There is a difference between them, but they are from the same family (if this is the correct expression). The אילis bigger and has longer horns.


----------



## albondiga

OK, looks like:
צבי = gazelle
איל = deer

Thanks!


----------



## Gadyc

albondiga said:


> OK, looks like:
> צבי = gazelle
> איל = deer
> 
> Thanks!


 
I think it's right but don't mix between:

Eyal (איל) is the male of the deer / moose, 
BUT 
Ayil (איל) is the male of the cheep.
Same spelling, different prononciation, and totally different animals.

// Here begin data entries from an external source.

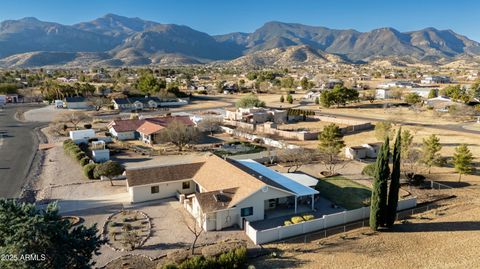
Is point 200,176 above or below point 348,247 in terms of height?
above

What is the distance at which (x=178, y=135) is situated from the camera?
49.0m

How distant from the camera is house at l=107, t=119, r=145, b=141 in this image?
56.6 metres

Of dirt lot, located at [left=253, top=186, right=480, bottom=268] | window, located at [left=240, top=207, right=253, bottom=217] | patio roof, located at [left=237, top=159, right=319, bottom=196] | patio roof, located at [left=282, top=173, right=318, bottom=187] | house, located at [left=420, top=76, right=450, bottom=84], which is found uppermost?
house, located at [left=420, top=76, right=450, bottom=84]

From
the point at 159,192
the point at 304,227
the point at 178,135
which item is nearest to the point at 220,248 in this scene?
the point at 304,227

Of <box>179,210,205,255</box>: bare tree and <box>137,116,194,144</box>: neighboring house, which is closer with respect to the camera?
<box>179,210,205,255</box>: bare tree

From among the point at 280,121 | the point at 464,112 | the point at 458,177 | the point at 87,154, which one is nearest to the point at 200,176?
the point at 87,154

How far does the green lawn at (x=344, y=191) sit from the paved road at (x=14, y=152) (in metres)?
27.5

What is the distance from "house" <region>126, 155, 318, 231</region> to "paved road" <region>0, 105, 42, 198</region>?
41.6 feet

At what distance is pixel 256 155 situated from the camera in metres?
43.4

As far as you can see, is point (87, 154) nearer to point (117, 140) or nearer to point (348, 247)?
point (117, 140)

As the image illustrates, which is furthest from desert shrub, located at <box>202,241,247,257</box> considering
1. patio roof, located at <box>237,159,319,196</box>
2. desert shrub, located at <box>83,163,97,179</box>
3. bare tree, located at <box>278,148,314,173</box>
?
desert shrub, located at <box>83,163,97,179</box>

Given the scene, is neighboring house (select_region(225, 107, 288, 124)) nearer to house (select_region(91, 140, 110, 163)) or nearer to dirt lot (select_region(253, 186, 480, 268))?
house (select_region(91, 140, 110, 163))

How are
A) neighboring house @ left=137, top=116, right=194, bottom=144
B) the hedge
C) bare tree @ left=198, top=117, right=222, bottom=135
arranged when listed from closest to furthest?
1. the hedge
2. neighboring house @ left=137, top=116, right=194, bottom=144
3. bare tree @ left=198, top=117, right=222, bottom=135

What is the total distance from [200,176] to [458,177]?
25.5 metres
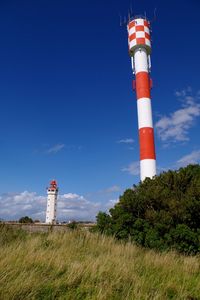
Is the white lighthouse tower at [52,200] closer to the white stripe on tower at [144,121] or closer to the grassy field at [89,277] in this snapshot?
the white stripe on tower at [144,121]

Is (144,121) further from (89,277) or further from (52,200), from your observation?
(52,200)

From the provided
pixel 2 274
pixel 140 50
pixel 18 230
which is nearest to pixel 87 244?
pixel 18 230

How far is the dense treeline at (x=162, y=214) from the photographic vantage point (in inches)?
499

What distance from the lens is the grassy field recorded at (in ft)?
19.0

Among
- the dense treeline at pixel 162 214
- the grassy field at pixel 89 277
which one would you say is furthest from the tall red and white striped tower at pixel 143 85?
the grassy field at pixel 89 277

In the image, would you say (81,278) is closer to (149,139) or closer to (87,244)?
(87,244)

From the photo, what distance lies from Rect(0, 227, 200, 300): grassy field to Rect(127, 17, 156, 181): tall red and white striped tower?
58.0 ft

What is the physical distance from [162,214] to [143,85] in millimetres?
17518

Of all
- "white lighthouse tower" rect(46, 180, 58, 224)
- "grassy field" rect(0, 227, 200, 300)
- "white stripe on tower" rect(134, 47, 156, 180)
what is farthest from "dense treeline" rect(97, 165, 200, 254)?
"white lighthouse tower" rect(46, 180, 58, 224)

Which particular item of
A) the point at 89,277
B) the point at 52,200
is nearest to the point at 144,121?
the point at 89,277

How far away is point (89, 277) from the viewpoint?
672cm

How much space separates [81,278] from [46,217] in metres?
49.0

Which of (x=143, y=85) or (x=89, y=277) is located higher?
(x=143, y=85)

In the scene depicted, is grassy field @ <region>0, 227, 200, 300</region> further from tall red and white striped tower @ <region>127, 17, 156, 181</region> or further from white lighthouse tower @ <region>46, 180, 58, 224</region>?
white lighthouse tower @ <region>46, 180, 58, 224</region>
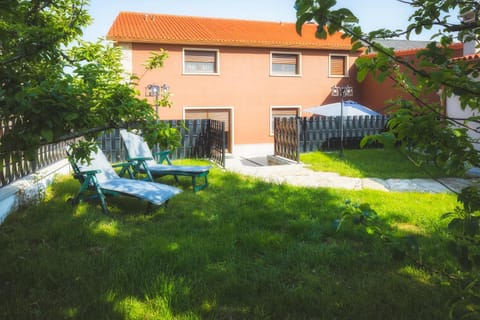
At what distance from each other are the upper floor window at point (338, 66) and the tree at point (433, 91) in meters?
18.4

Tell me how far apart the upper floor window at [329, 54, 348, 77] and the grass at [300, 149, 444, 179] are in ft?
22.9

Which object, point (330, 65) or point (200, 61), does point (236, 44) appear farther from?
point (330, 65)

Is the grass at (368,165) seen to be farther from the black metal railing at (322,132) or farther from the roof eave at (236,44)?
the roof eave at (236,44)

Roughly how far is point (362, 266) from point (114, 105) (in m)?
2.70

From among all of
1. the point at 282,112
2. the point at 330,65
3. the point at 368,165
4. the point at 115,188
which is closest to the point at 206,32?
the point at 282,112

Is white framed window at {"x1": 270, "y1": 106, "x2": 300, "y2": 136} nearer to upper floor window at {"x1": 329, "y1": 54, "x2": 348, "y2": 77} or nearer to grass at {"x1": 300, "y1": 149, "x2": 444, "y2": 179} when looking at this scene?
upper floor window at {"x1": 329, "y1": 54, "x2": 348, "y2": 77}

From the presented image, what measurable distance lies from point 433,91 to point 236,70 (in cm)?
1694

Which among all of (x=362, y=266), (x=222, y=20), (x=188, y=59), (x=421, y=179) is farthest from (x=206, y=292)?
(x=222, y=20)

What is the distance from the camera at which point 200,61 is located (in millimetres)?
17984

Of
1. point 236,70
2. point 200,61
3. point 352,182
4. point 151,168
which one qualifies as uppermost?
point 200,61

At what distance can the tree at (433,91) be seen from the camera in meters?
1.73

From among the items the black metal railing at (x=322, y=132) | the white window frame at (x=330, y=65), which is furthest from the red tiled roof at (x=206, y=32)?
the black metal railing at (x=322, y=132)

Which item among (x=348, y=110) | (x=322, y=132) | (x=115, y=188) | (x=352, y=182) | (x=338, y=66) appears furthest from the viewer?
(x=338, y=66)

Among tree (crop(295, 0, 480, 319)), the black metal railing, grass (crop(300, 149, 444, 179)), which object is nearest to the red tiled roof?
the black metal railing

For Hebrew readers: http://www.safa-ivrit.org/fauna/ayal.php


----------



## scriptum

Gadyc said:


> Eyal (איל) is the male of the deer / moose,


Hi Gadyc,
Sorry for my pedantry:
"eyal" means "strength",
"ayal" means "deer".


----------



## Gadyc

scriptum said:


> Hi Gadyc,
> Sorry for my pedantry:
> "eyal" means "strength",
> "ayal" means "deer".


 
Yes, you are rigth. 

I dodn't think that Eyal is used in modern Hebrew (at least) for "strengh". 
It is quite rare also in the Bible.
 I am sure that a pupil using Eyal as Strength in his homework will probably get a red cross on it.


----------



## albondiga

Gadyc said:


> For Hebrew readers: http://www.safa-ivrit.org/fauna/ayal.php



First line from that page: "עוד זוג בעלי חיים שלעיתים מבלבלים בינם הם האַיָּל והצבי" ... looks like I'm not the only one! 

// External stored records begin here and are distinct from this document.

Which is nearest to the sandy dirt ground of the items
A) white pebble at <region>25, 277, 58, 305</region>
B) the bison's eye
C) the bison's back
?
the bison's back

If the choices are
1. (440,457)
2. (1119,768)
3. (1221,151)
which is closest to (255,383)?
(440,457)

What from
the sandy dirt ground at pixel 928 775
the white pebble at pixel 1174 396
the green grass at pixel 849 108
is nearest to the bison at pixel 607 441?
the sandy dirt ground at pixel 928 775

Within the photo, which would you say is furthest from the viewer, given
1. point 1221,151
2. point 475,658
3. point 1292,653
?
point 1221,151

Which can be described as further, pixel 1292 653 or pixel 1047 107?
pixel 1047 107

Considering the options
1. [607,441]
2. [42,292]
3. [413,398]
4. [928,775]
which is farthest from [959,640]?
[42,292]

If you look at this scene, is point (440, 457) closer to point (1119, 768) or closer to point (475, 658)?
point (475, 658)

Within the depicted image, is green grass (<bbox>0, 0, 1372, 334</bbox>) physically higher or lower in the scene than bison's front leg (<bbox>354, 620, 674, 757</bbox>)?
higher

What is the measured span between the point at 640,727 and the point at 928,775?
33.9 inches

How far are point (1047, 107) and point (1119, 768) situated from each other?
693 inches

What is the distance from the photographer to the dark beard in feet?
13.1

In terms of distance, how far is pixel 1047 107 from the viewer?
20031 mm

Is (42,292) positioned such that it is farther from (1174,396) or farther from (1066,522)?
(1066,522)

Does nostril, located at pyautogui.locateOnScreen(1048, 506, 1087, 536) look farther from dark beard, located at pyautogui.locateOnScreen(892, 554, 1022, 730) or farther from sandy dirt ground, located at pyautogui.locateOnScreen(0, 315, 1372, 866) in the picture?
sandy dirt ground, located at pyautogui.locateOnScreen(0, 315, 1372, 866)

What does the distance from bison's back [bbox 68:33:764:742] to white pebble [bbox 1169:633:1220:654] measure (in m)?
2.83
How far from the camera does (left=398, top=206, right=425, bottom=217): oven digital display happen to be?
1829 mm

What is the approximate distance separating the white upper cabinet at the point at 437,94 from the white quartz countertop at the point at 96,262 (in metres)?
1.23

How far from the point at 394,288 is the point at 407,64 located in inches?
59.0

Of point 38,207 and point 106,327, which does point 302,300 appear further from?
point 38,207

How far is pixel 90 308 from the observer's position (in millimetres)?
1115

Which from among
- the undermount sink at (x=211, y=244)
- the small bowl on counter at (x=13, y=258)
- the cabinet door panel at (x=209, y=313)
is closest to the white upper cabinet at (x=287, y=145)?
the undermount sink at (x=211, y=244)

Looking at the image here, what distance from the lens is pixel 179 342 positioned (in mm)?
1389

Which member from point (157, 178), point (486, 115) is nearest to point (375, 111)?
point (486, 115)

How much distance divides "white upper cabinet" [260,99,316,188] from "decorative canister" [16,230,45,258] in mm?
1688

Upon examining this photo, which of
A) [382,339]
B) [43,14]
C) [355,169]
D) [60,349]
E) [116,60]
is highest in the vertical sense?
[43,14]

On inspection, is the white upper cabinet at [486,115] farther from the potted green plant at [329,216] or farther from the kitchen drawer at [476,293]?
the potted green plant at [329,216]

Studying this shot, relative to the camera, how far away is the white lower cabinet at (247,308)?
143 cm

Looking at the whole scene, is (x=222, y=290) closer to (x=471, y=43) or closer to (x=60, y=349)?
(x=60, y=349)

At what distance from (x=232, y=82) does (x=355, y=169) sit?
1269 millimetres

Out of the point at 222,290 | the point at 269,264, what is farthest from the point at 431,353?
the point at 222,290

Anyway, thanks to everyone for clearing this up!


----------



## chaya

Hi Gadyc,
A small correction for you :
The male of the sheep is called a 'ram'.  The female is called a 'ewe' (pronounced 'you') .  'Cheep is the sound made by baby birds when calling for food.  Kol tuv.   CHAYA


----------



## Gadyc

chaya said:


> Hi Gadyc,
> 'Cheep is the sound made by baby birds when calling for food.


 
Yes of course. I meant Sheep.


----------